# SOURCE EXTRACT
────────────────

School of Medicine best in UK for sustainability in medical education again
Keele University’s School of Medicine has been ranked No.1 in the UK in the Planetary Health Report Card for the second year running.
The School not only topped the table again but also improved on its overall score from last year in the student-led initiative which aims to introduce climate change and sustainability into medical school curricula.
The Planetary Health Report Card was founded by medical students and faculty mentors at the University of California San Francisco’s School of Medicine, in order to track work done by institutions to improve planetary health engagement and to inspire medical schools to focus on the importance of climate change and sustainability in healthcare education.
In their assessment of Keele, they highlighted the University’s "strong research focus" on sustainability and factors that affect planetary health, and praised its carbon neutral efforts and renewable energy projects. They also highlighted the Medical School’s links with several community organisations that provide placements for students, and the University’s involvement with various organisations aimed at promoting sustainability and planetary health to the local community.

────────────────

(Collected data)

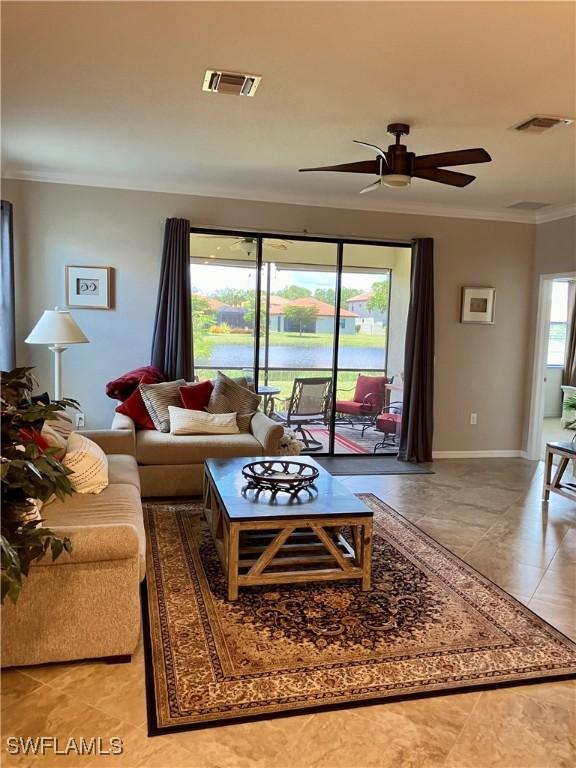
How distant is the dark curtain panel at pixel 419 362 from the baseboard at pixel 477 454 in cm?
28

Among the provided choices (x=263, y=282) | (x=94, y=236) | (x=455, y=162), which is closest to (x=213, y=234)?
(x=263, y=282)

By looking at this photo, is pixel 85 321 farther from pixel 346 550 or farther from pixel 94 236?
pixel 346 550

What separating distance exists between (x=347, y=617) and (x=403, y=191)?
403 centimetres

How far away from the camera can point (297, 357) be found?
6.08 metres

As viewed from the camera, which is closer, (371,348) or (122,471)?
(122,471)

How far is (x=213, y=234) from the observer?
563 centimetres

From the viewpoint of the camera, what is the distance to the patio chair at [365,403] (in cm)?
628

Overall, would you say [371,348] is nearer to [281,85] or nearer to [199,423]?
[199,423]

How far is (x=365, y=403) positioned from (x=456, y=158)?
3.42 meters

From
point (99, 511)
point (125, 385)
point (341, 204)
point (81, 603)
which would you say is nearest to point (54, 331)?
point (125, 385)

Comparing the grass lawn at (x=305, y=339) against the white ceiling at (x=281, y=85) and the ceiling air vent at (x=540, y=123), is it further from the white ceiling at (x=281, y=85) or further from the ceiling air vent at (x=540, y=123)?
the ceiling air vent at (x=540, y=123)

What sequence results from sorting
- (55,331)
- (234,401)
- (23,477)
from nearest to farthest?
(23,477)
(55,331)
(234,401)

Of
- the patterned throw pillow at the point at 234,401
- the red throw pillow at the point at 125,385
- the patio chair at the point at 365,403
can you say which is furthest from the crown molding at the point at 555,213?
the red throw pillow at the point at 125,385

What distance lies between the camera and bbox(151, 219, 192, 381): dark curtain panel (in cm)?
533
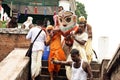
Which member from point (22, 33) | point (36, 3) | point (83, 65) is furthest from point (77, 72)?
point (36, 3)

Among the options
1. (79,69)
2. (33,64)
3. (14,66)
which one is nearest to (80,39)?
(33,64)

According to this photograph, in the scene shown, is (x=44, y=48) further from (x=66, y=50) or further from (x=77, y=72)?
(x=77, y=72)

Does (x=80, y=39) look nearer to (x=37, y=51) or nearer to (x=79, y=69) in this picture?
(x=37, y=51)

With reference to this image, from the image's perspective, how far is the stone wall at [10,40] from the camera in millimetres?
15227

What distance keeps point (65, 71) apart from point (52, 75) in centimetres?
63

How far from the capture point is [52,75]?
37.3 feet

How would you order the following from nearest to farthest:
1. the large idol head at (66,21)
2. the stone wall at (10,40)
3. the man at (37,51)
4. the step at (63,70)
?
the large idol head at (66,21)
the man at (37,51)
the step at (63,70)
the stone wall at (10,40)

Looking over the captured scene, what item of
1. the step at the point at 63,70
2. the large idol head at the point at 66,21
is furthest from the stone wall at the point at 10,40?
the large idol head at the point at 66,21

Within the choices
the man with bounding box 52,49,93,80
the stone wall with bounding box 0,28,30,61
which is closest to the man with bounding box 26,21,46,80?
the man with bounding box 52,49,93,80

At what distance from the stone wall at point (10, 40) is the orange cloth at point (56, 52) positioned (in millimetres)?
3822

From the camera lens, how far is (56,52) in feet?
37.1

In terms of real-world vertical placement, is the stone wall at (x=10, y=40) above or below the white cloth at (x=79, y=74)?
below

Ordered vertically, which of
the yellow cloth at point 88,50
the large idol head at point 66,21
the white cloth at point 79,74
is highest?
the large idol head at point 66,21

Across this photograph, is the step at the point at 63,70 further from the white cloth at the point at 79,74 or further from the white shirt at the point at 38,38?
the white cloth at the point at 79,74
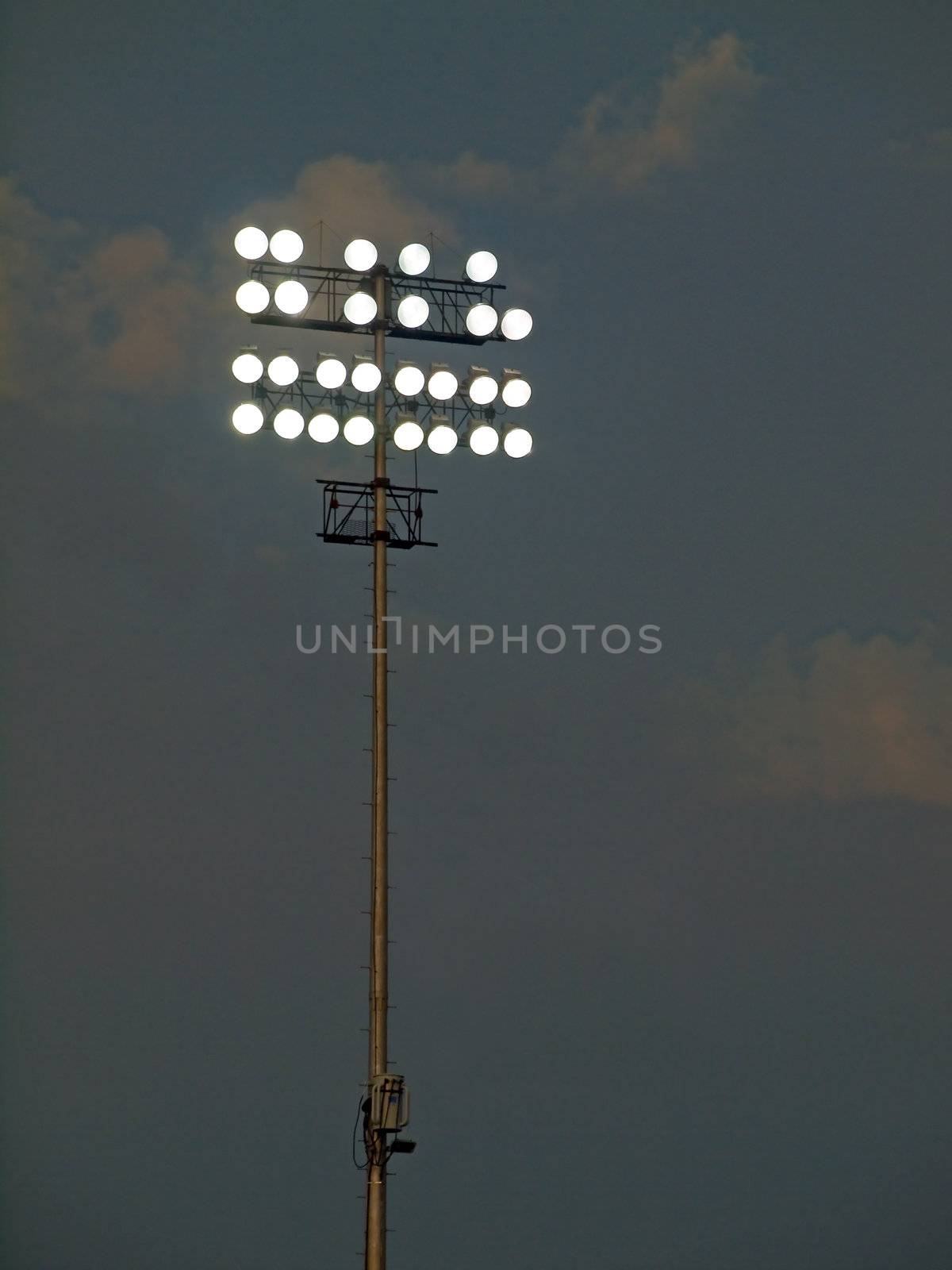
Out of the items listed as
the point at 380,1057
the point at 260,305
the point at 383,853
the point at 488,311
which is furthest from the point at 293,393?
the point at 380,1057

────────────────

# USING THE INFORMATION
A. In the article on Keele's medical school, reproduce word for word the passage that begins at the words "The Planetary Health Report Card was" and stops after "in healthcare education.".
B. Using the article on Keele's medical school, answer these questions:
(i) At which institution was the Planetary Health Report Card founded?
(ii) For how many years in a row has Keele's School of Medicine been ranked No.1 in the UK?
(iii) What two things at Keele did the assessment praise alongside its research focus?
C. Write what comes next in the article on Keele's medical school, picking up after its last sentence.

# TASK RESULTS
A.
The Planetary Health Report Card was founded by medical students and faculty mentors at the University of California San Francisco’s School of Medicine, in order to track work done by institutions to improve planetary health engagement and to inspire medical schools to focus on the importance of climate change and sustainability in healthcare education.

B.
(i) The University of California San Francisco's School of Medicine.
(ii) Two years: it was the second year running.
(iii) Its carbon neutral efforts and its renewable energy projects.

C.
Hundreds of medicine students from 74 medical schools in the UK, US, Canada, Germany, Japan and Ireland took part this year and measured their institutions against metrics including the curriculum, research, community outreach and advocacy, support for student-led planetary health initiatives and campus sustainability.
This success reflects Keele’s commitment to embedding sustainability across all of its campus operations and builds upon the University’s recent achievements, including opening its own renewable energy park on campus.
Keele’s Institute for Sustainable Futures drives research into issues such as climate change, food security and clean energy on a local, national and global scale, and sustainability forms a crucial part of teaching and education at Keele across the whole curriculum.
Lauren Franklin, a fourth-year medical student who led Keele’s submission, said: "I'm really proud of the progress that has been made over the last year and I’m grateful for the support of staff while researching for the report, but acknowledge that there are still areas to work on in the upcoming year. The main reasons our score increased were due to the creation of a sustainability working group, as well as the creation of a sustainability specific medical school webpage and hosting a meeting on sustainability for Society for Academic Primary Care.
"In order to fully prepare current students for working in an NHS striving towards the Greener NHS goals, the inclusion of planetary health and sustainability within the curriculum is essential and I am proud to be part of an institution that prioritises that."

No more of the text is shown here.